As he grew older there was no marked improvement, and Tony Croft was by general assent counted the laziest boy in the village. That he was lazy in certain matters merely because he was in a frenzy of industry to pursue certain others had nothing to do with the case, of course.

If any one had ever given him a task in which he could have seen cause working to effect, in which he could have found by personal experiment a single fact that belonged to him, his own by divine right of discovery, he would have counted labour or study all joy.

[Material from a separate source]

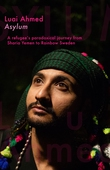 Asylum: A refugee's paradoxical journey from Sharia Yemen to Rainbow Sweden...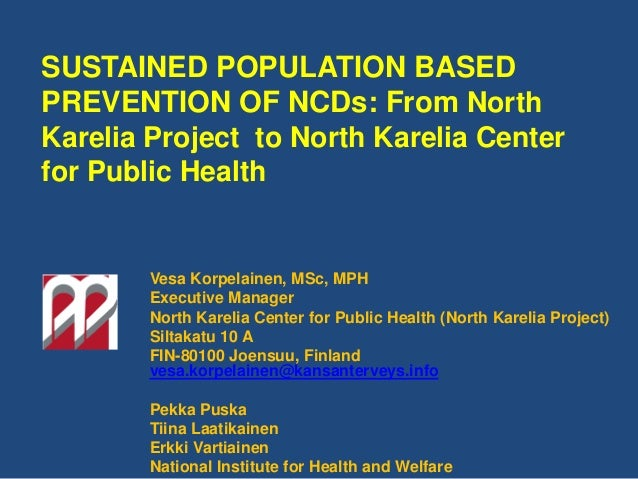 SUSTAINED POPULATION BASED PREVENTION OF NCDs: From North Karelia Project to North Karelia Center for Public Health Vesa K...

He was one incarnate Why and How; one brooding wonder and interrogation point. "Why does the sun drive away the stars? Why do the leaves turn red and gold? What makes the seed swell in the earth? From whence comes the life hidden in the egg under the bird's breast? What holds the moon in the sky? Who regulates her shining? Who moves the wind? Who made me, and what am I? Who, why, how, whither? If I came from God but only lately, teach me his lessons first, put me into vital relation with life and law, and then give me your dead signs and equivalents for real things, that I may learn more and more, and ever more and ever more." These were the questions his eager soul was always asking of the outer world.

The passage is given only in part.